*Passage extrait*:
_ _ _

Sur la route qui mène à Aderbissanat, un gros village situé au sud d’Agadez, le spectacle est cruel ! Les campements se sont presque vidés. Les jeunes sont presque tous partis au Sud, plus précisement à Kaduna, au Nigéria pour offrir leurs services dans le gardiennage. Seuls quelques enfants errent souvent aux abords de la route. Au passage de notre véhicule, ils tendent maladroitement la main vers nous en criant :“ Aman ! Aman!”, qui veut-dire en tamacheq “ De l’eau ! De l’eau ! ”. Après avoir partagé notre provision d’eau, nous sûmes que deux d’entre eux sont élèves à l’école du village de Tiguidit. Ils regrettent déjà l’école qui a fermé ses portes pour les traditionnelles vacances. Au moins, ils avaient de quoi manger à la cantine. Deux éleveurs harassés, n’ayant que la peau sur les os suivant à petits pas quelques têtes d’animaux qui tanguent plus qu’ils ne marchent se joignent à nous ! L’un d’eux se laisse aller, heureux de parler, heureux de partager : “ Il n y a rien à faire pour nous ! On refuse de rester sur place mais je pense que c’est fini maintenant ! Les animaux sont fatigués et nous aussi. Si on se résigne à rester, nous risquons de mourir ensemble avec eux sur ces routes désertes ”. Abalama est un village d’éleveurs qui arbore quelques boutiques au bord de la route. Ici, le drame est tel que les éleveurs ne veulent pas en parler. Décence morale ou fatalisme? Les deux peut-être.
“ Michinan” - Dieu - l’a voulu ainsi ! Alors que sa volonté s’accomplisse”, marmonne Mouhamed, un éleveur désemparé devant la tragédie ! Même s’il a refusé de le confirmer, son voisin Moussa a été plus bavard : “Il a perdu plus d’une cinquantaine de petits ruminants ! Il ne veut pas en parler car il pense que Allah n’a fait que reprendre ce qu’il lui a donné”, avant d’enchaîner : “ Dites au “gomnati”- l’Etat -qu’on a tous besoin d’aide ici !”.
Quelques poches d’herbe qui existaient encore il y a quelques mois ici est partie. La réserve d’herbe de Toumboulaga a été défrichée par des commerçants véreux. “ Nous voyons ces gens faucher tout ce qui était herbe. Ils ne laissaient rien. Juste le sol ocre que lèche à longueur des journées nos animaux ! J’ai personnellement parlé aux autorités pour empêcher cela mais, hélas, rien n’a été fait”, se désole Ardo Magoga. “ Même le son de mil ou de sorgho disponible a été racheté par des commerçants aisés et stocké”, fulmine Magoga, révolté contre des telles pratiques.

Le malheur des uns fait bien le bonheur des autres
Effectivement, d'après nos investigations, une grande quantité d’herbe a été stockée dans des maisons à Aderbissanat ! Des talibés - venus du sud - pour la plupart étaient utilisés par des commerçants de la place pour la quête de l’herbe. Des gros tas d’herbe y ont été faits et enfermés depuis dans les maisons. C’est maintenant, en période de soudure, qu’elle se revend à un prix que ne peut payer le pauvre éleveur du coin. Les enchères ne font que monter au fur et à mesure que la sécheresse s'aggrave. Une botte d’herbe qui se vendait en temps normal à cent francs CFA se négocie difficilement à trois cent et ou quatre cent francs CFA aujourd’hui.

_ _ _

*Actions demandées*:
1. Recopiez, dans le reportage sur la sécheresse, le passage qui commence aux mots "Le malheur des" et s'arrête après "francs CFA aujourd’hui.".
2. Traduisez en anglais la phrase suivante du reportage sur la sécheresse : « La réserve d’herbe de Toumboulaga a été défrichée par des commerçants véreux. »
3. Résumez le reportage sur la sécheresse en deux phrases.

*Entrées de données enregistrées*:
_ _ _

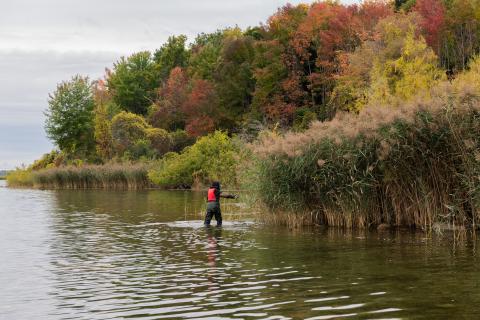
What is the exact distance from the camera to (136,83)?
4277 inches

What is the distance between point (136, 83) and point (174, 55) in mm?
9700

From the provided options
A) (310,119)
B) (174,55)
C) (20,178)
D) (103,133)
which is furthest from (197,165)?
(174,55)

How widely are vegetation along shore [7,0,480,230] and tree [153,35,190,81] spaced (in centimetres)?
20

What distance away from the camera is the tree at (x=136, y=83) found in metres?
108

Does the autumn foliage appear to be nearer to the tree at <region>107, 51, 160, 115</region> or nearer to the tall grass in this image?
the tree at <region>107, 51, 160, 115</region>

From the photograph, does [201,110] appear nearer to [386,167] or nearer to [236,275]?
[386,167]

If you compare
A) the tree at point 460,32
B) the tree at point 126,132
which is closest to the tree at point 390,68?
the tree at point 460,32

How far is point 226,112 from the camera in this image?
7550 cm

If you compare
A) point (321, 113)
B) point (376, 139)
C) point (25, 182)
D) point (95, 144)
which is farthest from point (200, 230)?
point (95, 144)

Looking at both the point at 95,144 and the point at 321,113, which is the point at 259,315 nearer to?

_ _ _

*Résultats de l'exercice*:
1.
Le malheur des uns fait bien le bonheur des autres
Effectivement, d'après nos investigations, une grande quantité d’herbe a été stockée dans des maisons à Aderbissanat ! Des talibés - venus du sud - pour la plupart étaient utilisés par des commerçants de la place pour la quête de l’herbe. Des gros tas d’herbe y ont été faits et enfermés depuis dans les maisons. C’est maintenant, en période de soudure, qu’elle se revend à un prix que ne peut payer le pauvre éleveur du coin. Les enchères ne font que monter au fur et à mesure que la sécheresse s'aggrave. Une botte d’herbe qui se vendait en temps normal à cent francs CFA se négocie difficilement à trois cent et ou quatre cent francs CFA aujourd’hui.

2. The grass reserve of Toumboulaga was cleared by unscrupulous traders.

3. Sur la route d'Aderbissanat, au sud d'Agadez, les campements se sont presque vidés de leurs jeunes, partis à Kaduna au Nigéria, et les éleveurs épuisés perdent leur bétail. La réserve d'herbe de Toumboulaga a été défrichée par des commerçants qui revendent l'herbe stockée, en période de soudure, à un prix que le pauvre éleveur ne peut payer.